Zentrum für Refraktive Chirurgie Münster, Hohenzollern-Klinik, Hohenzollernring 57, 48145 Münster, Tel.: 0251 987 789 - 0, info@refraktives-zentrum.de

Erfahrungsbericht

Ein ganz neues Lebensgefühl...

Eben habe ich die letzte Nachuntersuchung meiner LASIK-Behandlung vornehmen lassen. Bis dahin war es ein weiter Weg!

Ich bin glücklich, keine Brille oder Kontaktlinsen mehr zu benötigen, die besonders störend waren bei meinen Hobbies: Dem Theater spielen und dem Wandern.

Natürlich habe ich mir im Vorfeld viele Sorgen und Gedanken gemacht. Mich beschäftigte aber schon seit Jahren der Wunsch, ohne Sehhilfen leben zu können. Informationen über die verschiedenen Möglichkeiten holte ich mir im Internet ein und befragte dazu meinen Augenarzt, der mir das Zentrum für Refraktive Chirurgie empfahl. Sofort vereinbarte ich einen Termin zur Voruntersuchung.

Nach der zweistündigen Untersuchung und ausführlichen Beratung stellte Herr Dr. Taneri fest, dass eine Behandlung bei mir möglich ist. Ich habe mich für die LASIK entschieden. Wir vereinbarten noch am gleichen Tag einen Termin zur Operation.

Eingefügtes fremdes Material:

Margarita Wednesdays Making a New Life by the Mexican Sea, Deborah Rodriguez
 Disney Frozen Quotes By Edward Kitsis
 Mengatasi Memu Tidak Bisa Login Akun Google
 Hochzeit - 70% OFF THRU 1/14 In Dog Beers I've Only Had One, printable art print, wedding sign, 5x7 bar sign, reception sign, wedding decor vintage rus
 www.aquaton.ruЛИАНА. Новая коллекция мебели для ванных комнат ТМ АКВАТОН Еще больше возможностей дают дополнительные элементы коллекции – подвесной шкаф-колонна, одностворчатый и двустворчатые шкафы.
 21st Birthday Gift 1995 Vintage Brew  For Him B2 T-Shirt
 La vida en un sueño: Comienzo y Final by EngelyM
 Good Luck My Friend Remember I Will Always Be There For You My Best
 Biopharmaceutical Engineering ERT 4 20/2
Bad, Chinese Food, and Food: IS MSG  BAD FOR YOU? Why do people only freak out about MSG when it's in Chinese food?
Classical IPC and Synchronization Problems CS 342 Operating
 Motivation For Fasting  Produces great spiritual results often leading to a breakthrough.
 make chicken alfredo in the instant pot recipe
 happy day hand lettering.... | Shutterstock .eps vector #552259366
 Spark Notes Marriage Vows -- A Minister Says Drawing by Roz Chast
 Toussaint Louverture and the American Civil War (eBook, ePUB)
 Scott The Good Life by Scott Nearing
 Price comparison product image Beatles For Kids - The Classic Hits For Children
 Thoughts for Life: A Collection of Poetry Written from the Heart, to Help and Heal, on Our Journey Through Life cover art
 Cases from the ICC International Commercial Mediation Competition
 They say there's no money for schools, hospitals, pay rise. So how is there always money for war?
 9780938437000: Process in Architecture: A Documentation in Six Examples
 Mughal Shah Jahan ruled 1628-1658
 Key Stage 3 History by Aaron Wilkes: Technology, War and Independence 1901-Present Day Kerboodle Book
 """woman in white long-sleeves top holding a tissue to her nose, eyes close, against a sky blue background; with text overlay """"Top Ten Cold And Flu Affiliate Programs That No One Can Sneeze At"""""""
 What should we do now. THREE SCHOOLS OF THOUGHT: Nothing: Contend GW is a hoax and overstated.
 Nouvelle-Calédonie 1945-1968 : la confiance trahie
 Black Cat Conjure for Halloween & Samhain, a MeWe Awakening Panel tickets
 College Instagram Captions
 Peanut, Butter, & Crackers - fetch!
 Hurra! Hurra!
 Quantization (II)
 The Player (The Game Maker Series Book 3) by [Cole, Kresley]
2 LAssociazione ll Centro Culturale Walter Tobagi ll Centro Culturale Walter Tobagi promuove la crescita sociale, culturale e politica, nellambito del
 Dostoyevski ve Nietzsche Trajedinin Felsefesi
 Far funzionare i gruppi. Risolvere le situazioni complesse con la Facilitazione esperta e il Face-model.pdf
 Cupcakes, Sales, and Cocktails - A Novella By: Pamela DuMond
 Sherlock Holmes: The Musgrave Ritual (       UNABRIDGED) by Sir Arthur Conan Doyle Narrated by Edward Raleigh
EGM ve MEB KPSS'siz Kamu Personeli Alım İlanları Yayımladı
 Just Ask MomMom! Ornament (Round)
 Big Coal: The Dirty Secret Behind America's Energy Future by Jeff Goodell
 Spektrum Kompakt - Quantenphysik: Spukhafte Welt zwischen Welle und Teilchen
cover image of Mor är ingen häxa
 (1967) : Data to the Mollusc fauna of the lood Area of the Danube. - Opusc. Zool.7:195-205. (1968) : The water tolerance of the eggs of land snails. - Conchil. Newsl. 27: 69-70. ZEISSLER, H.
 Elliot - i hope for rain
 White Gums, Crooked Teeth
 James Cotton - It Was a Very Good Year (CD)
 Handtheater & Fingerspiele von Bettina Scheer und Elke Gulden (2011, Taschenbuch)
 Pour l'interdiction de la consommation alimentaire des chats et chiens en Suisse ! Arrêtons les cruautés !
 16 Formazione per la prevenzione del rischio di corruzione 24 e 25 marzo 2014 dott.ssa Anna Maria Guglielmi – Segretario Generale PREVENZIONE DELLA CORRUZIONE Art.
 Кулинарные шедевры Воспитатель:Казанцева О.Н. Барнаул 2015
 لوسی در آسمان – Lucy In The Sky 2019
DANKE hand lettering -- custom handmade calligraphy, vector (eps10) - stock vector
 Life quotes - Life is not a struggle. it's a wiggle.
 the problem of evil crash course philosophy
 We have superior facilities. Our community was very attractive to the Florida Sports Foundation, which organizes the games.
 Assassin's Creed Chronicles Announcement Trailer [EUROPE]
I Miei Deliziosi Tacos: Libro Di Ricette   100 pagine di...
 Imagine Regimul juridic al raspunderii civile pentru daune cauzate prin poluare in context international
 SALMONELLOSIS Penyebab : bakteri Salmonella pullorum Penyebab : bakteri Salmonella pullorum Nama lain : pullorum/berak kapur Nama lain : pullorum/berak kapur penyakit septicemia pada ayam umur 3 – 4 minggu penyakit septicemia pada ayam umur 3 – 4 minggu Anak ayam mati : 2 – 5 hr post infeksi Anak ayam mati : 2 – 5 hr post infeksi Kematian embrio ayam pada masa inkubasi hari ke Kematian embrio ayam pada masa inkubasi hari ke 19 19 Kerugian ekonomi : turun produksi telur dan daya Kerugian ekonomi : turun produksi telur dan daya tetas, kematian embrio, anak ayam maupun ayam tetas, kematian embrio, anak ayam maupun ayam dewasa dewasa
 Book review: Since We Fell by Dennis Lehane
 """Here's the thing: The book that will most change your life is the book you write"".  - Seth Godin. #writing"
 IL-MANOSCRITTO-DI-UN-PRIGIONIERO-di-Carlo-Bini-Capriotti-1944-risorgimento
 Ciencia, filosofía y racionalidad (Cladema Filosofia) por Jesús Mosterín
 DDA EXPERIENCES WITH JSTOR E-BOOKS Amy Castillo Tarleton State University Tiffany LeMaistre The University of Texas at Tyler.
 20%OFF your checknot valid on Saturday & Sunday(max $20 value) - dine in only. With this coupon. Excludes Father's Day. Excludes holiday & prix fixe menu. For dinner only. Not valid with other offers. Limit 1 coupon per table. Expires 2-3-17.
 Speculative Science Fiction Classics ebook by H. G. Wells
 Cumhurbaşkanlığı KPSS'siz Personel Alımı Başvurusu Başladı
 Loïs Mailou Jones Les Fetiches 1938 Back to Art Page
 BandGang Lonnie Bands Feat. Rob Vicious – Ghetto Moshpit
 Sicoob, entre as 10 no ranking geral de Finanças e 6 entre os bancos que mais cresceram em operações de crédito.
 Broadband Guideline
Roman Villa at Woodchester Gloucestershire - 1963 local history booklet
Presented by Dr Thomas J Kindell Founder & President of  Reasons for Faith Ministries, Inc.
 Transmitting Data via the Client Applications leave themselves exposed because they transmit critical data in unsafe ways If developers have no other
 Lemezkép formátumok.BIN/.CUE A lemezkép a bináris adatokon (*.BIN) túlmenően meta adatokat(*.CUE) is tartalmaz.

Am Behandlungstag selbst war ich sehr aufgeregt. Die Operation erfolgte ambulant. Um die Anspannung zu mildern, wurde mir eine Beruhigungstablette verabreicht. Als die Tablette zu wirken begann, durfte ich mich auf die Liege im OP legen. Gespannt habe ich darauf gewartet, dass es los geht. Das zu behandelnde Auge wurde mit einer Lochfolie abgedeckt. Dann wurde ein Lidsperrer eingesetzt, um das Blinzeln zu unterdrücken. Betäubt wurde mit Augentropfen (keine Spritzen!). Herr Dr. Taneri war sehr ruhig und erklärte mir jeden einzelnen Schritt den er durchführte. Zwischendurch haben wir uns über meine bevorstehenden Auftritte unterhalten.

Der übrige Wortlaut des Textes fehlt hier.